Re: [RFC PATCH 3/3] grep: add option to ignore sparsity patterns

Elijah Newren <newren@xxxxxxxxx> · Tue, 31 Mar 2020 09:48:47 -0700



On Sun, Mar 29, 2020 at 6:13 PM Matheus Tavares Bernardino
<matheus.bernardino@xxxxxx> wrote:
>
> On Thu, Mar 26, 2020 at 3:02 AM Elijah Newren <newren@xxxxxxxxx> wrote:
> >
> > Hi Matheus!
>
> Hi, Elijah.
>
> First of all, thanks for taking the time to go over these topics in
> great detail. I must say it's much clearer for me now.
>
> > On Wed, Mar 25, 2020 at 4:15 PM Matheus Tavares Bernardino
> > <matheus.bernardino@xxxxxx> wrote:
> > >
> [...]
> > One more useful case to consider before we start adding SKIP_WORKTREE
> > into the mix.  Let's say that you have three files:
> >    fileA
> >   fileB
> >    fileC
> > and all of them are tracked.  You have made edits to fileA and fileB,
> > and ran 'rm fileC' (NOT 'git rm fileC', i.e. the deletion is not
> > staged).  Now, you run 'git grep mystring'.  Quick question: Which
> > files are searched for 'mystring'?  Well...

▶ _Supplied material_
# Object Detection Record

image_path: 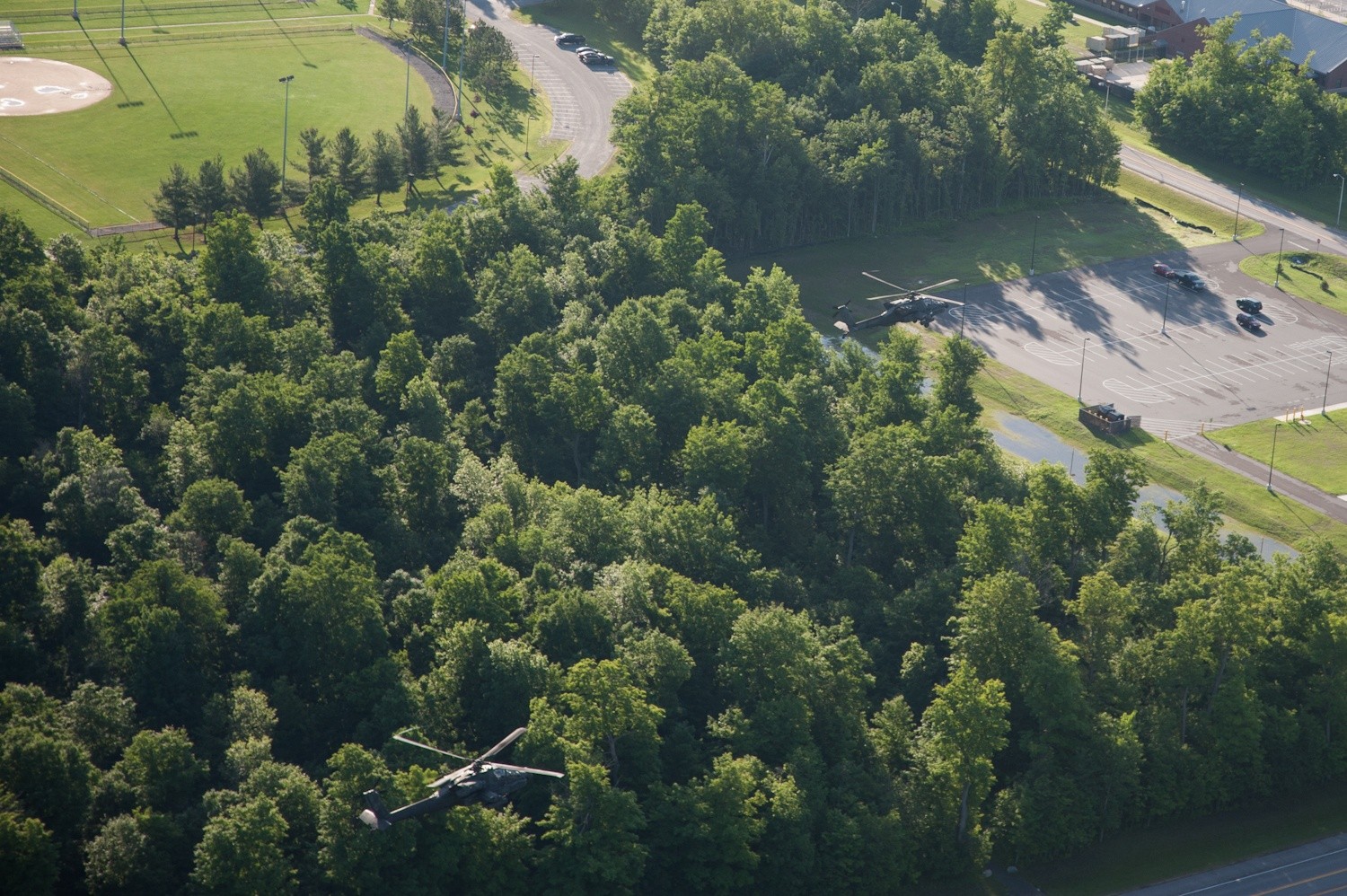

▶ _Direction_
Reproduce word for word everything in the grep patch reply from "On Sun, Mar" down to "for me now.". The material has no part in this.

▶ _Reply to the task_
On Sun, Mar 29, 2020 at 6:13 PM Matheus Tavares Bernardino
<matheus.bernardino@xxxxxx> wrote:
>
> On Thu, Mar 26, 2020 at 3:02 AM Elijah Newren <newren@xxxxxxxxx> wrote:
> >
> > Hi Matheus!
>
> Hi, Elijah.
>
> First of all, thanks for taking the time to go over these topics in
> great detail. I must say it's much clearer for me now.